Dari pemanggilan tersebut, Aman mengatakan pihak AdaKami telah melakukan investigasi awal untuk mencari debitur berinisial “K” yang marak diberitakan, namun belum menemukan debitur yang sesuai dengan informasi yang beredar. Sementara, terkait bunga pinjaman AdaKami yang tinggi, OJK telah mendapatkan laporan.

 

"Mengenai bunga pinjaman yang dilaporkan terlalu tinggi, AdaKami menyampaikan bahwa rincian bunga dan biaya-biaya yang dikenakan telah diinformasikan kepada konsumen sebelum konsumen menyetujui pembiayaan," kata Kepala Departemen Literasi, Inklusi Keuangan, dan Komunikasi OJK Aman Santosa dalam pernyataan tertulisnya, Kamis (21/9/2023).

Meskipun begitu, OJK memastikan tetap mencermati terkait pengenaan bunga dan biaya lainnya di AdaKami. Aman mengungkapkan batas tingkat bunga termasuk biaya lainnya untuk fintech lending selama ini ditetapkan oleh AFPI yaitu sebesar maksimal 0,4 persen per hari dan lebih ditujukan untuk pinjaman jangka pendek.

Aman memastikan OJK telah memerintahkan AFPI untuk menelaah hal tersebut sesuai dengan kode etik AFPI. "OJK juga mewajibkan seluruh fintech lending untuk menyampaikan informasi biaya layanan dan bunga secara jelas kepada konsumen dan melakukan penagihan dengan cara yang baik sesuai dengan peraturan OJK," jelas Aman.

Adapun, pihak Kemenkominfo menyatakan, tidak bisa begitu saja melakukan pemblokiran sebuah akun pinjaman online (pinjol). Direktur Jenderal Informasi dan Komunikasi Publik (Dirjen IKP) Kementerian Kominfo Usman Kansong mengatakan, untuk memblokir pinjol legal maka Kominfo harus menunggu permintaan dari OJK.

"Kominfo akan memblokir pinjol ilegal atas data yang disampaikan OJK kepada Kominfo ya, kita tidak bisa mentakedown atau memblokir pinjol yang legal tanpa ada permintaan," ujar Usman dalam keterangannya, Jumat (22/9/2023).

Usman mengatakan, hingga saat ini belum ada permintaan dari OJK terkait permintaan pemblokiran.
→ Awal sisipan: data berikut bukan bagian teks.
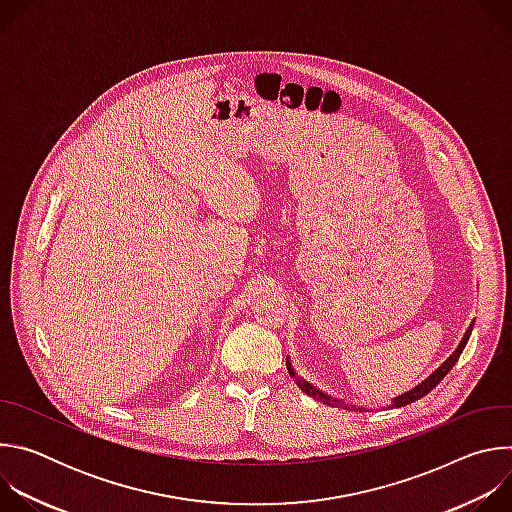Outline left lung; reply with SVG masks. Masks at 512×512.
I'll use <instances>...</instances> for the list:
<instances>
[{"instance_id": "left-lung-1", "label": "left lung", "mask_w": 512, "mask_h": 512, "mask_svg": "<svg viewBox=\"0 0 512 512\" xmlns=\"http://www.w3.org/2000/svg\"><path fill=\"white\" fill-rule=\"evenodd\" d=\"M472 328H474V322L468 326V330L464 332V336H462V340H460V344H458V348L440 364V367H437L425 381H421L419 385H415L411 391H407V393H403V395H399V397H395L393 401H391V405L389 407H405V405H409V403H413V401H417V399H421V397H425L431 389H435L437 385H440V381L452 371V367L454 364L458 362V358H460V354H462V350H464V346L468 344V338H470V334H472ZM287 362V371H289V375L296 379V383L300 385V389L304 391V393H308L310 397H314V399H318V401H322V403H326V405H340V407H346V409H356L354 405H346L344 401H340V399H334V397H330V395H326V393H322L320 389H316L312 383H308V381H304L302 377H298L296 375V371H294V367H291V362H289V358L285 360ZM358 409H362V407H358Z\"/></svg>"}]
</instances>
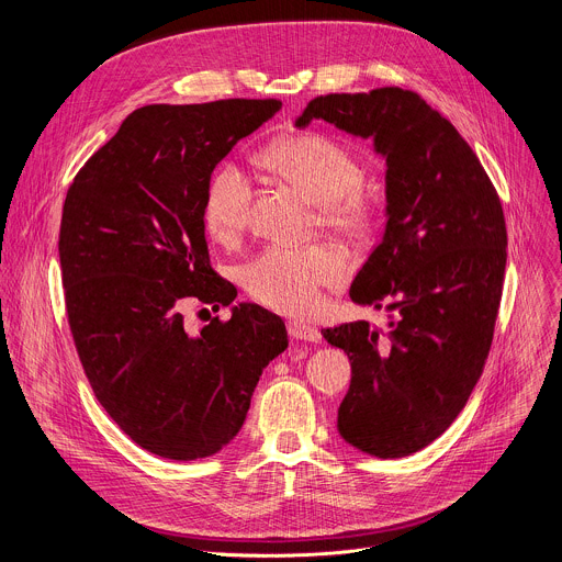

Dia menyebut, OJK saat ini juga tengah menyelidiki dugaan pelanggaran penagihan yang dilakukan AdaKami. Karena itu, Kementerian Kominfo masih akan menunggu hasil penyelidikan OJK tersebut.

"Terkait dengan kasus tadi itu, kita belum dapat permintaan dari OJK. Memang pinjol itu katanya menagih dengan kekerasan ya kan sehingga si orang yang berpiutang ini akhirnya bunuh diri dan OJK masih menyelidiki apakah benar bunuh diri karena teror debt collector," ujar Usman.

"Nah nanti hasil penyelidikan OJK seperti apa, ya kalau nanti pinjol tersebut betul-betul melanggar aturan ya karena menteror gitu dan OJK meminta pinjol itu diblokir ya kita akan blokir," ujarnya.